Is there a way to do this with some udf or any other way?
I know it's easy to do this via from_json but the nested array of struct is causing issues.
CodePudding user response:
I think it depends on the values in your log
column. I mean, the way you want to split the string into 2 separate fields.
The following PySpark code will just "move" your log
values to b
and c
fields.
# Example data:
schema = (
T.StructType([
T.StructField('x', T.ArrayType(T.StructType([
T.StructField('y', T.LongType()),
T.StructField('z', T.ArrayType(T.StructType([
T.StructField('log', T.StringType())
]))),
])))
])
)
df = spark.createDataFrame([
[
[[
9,
[[
'text'
]]
]]
]
], schema)
df.printSchema()
# root
# |-- x: array (nullable = true)
# | |-- element: struct (containsNull = true)
# | | |-- y: long (nullable = true)
# | | |-- z: array (nullable = true)
# | | | |-- element: struct (containsNull = true)
# | | | | |-- log: string (nullable = true)
df = df.withColumn('x', F.expr('transform(x, e -> struct(e.y as y, array(struct(struct(e.z.log[0] as b, e.z.log[0] as c) as log)) as z))'))
df.printSchema()
# root
# |-- x: array (nullable = true)
# | |-- element: struct (containsNull = false)
# | | |-- y: long (nullable = true)
# | | |-- z: array (nullable = false)
# | | | |-- element: struct (containsNull = false)
# | | | | |-- log: struct (nullable = false)
# | | | | | |-- b: string (nullable = true)
# | | | | | |-- c: string (nullable = true)
If string transformations are needed on log
column, e.z.log[0]
parts need to be changed to include string transformations.
CodePudding user response:
Higher Order functions are your friend in this case.
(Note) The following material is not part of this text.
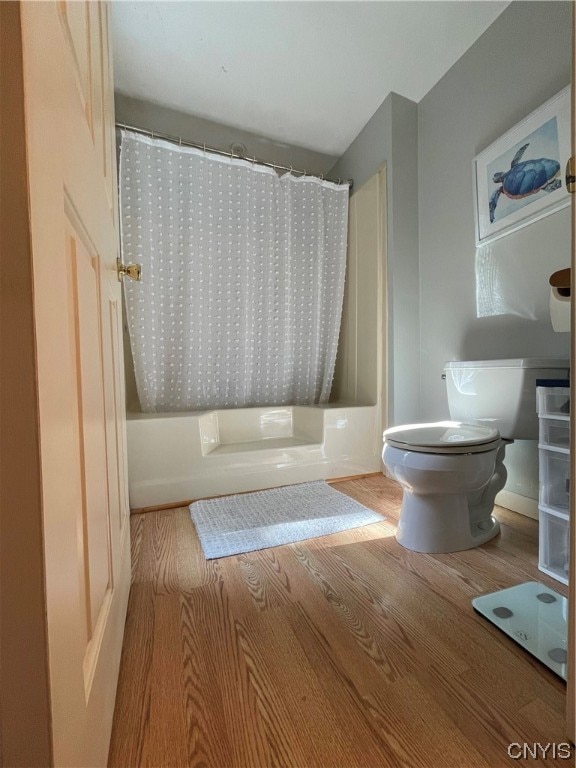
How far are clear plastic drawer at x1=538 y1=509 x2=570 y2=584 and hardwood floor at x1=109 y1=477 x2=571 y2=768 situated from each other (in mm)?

Coalesce basically. Code below
df = df.withColumn('x', F.expr('transform(x, e -> struct(e.y as y, array(struct(coalesce(("1" as a,"2" as b)) as log))as z))')).printSchema()
root
|-- x: array (nullable = true)
| |-- element: struct (containsNull = false)
| | |-- y: long (nullable = true)
| | |-- z: array (nullable = false)
| | | |-- element: struct (containsNull = false)
| | | | |-- log: struct (nullable = false)
| | | | | |-- a: string (nullable = false)
| | | | | |-- b: string (nullable = false)